Monday, 1 October 2018

The value of hard-line extremism

Looking-back over my (non-)career, one striking aspect is that I have always been a hard-line extremist. And still am.

Whatever ideas I adopted, I pretty quickly took them to an extreme such that I could never find anybody else (in 'real life' or on paper) that took them quite as far as I did. (Still true.)

Of course, this meant that I was nearly-always wrong about things; but after all, wrongness is nearly universal - so that doesn't distinguish me from the norm.

However, the fact that I followed-through the wrongness and did not back-off to being 'moderate' and fuzzy when things started getting absurd, was exactly what brought me to abandon one wrong idea after another.

And once I had lived-through this experince of knowing the wrongness from-the-inside, it meant that I really knew why these things were wrong; and could then move-on.

Insofar as I have made any contributions, this is exactly why. I kept-on thinking and inferring until eventually the exact nature of my error/s became crystal clear.

So, while I am a bit ashamed, I mostly don't regret being so wrong about so many things; I don't see how else I personally would (in the end) have discovered something of truth and reality. 

2 comments:

Michael Dyer said...

It's like stress testing an idea. Pushing it to the limits to see if it's true.
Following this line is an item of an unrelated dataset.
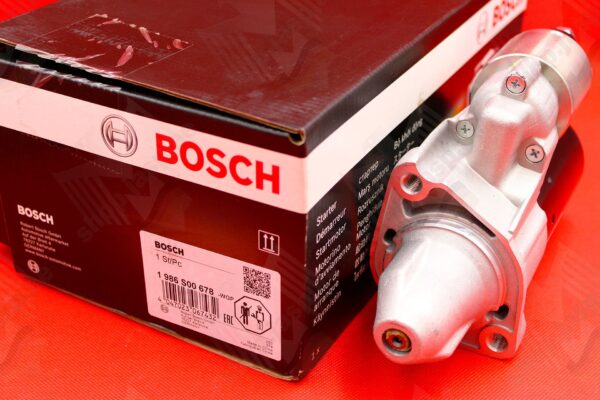 BOSCH Starter Motor fits Mercedes-Benz A0061510501 (MPN: 1986S00678) - Image 4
On a heart level, I think most of us know, deep in our souls, that if something isn't true, it won't really work. Not really, not the way you want. The deeper we know this in practice, the more we will trend to conclusions at odds with the spirit of the age.

Chiu ChunLing said...

Not all ideas that would lead to absurd results on the assumption that they were the only truth are invalid if they can be considered as only an aspect of a greater whole.

Of course, many false ideas proclaim themselves the only truth, and thus attempting to consider them as part of a greater whole would already be a contradiction. This is a particular danger of hedonism and other theories which do not properly contexturalize the instinctive strength of sensory claims.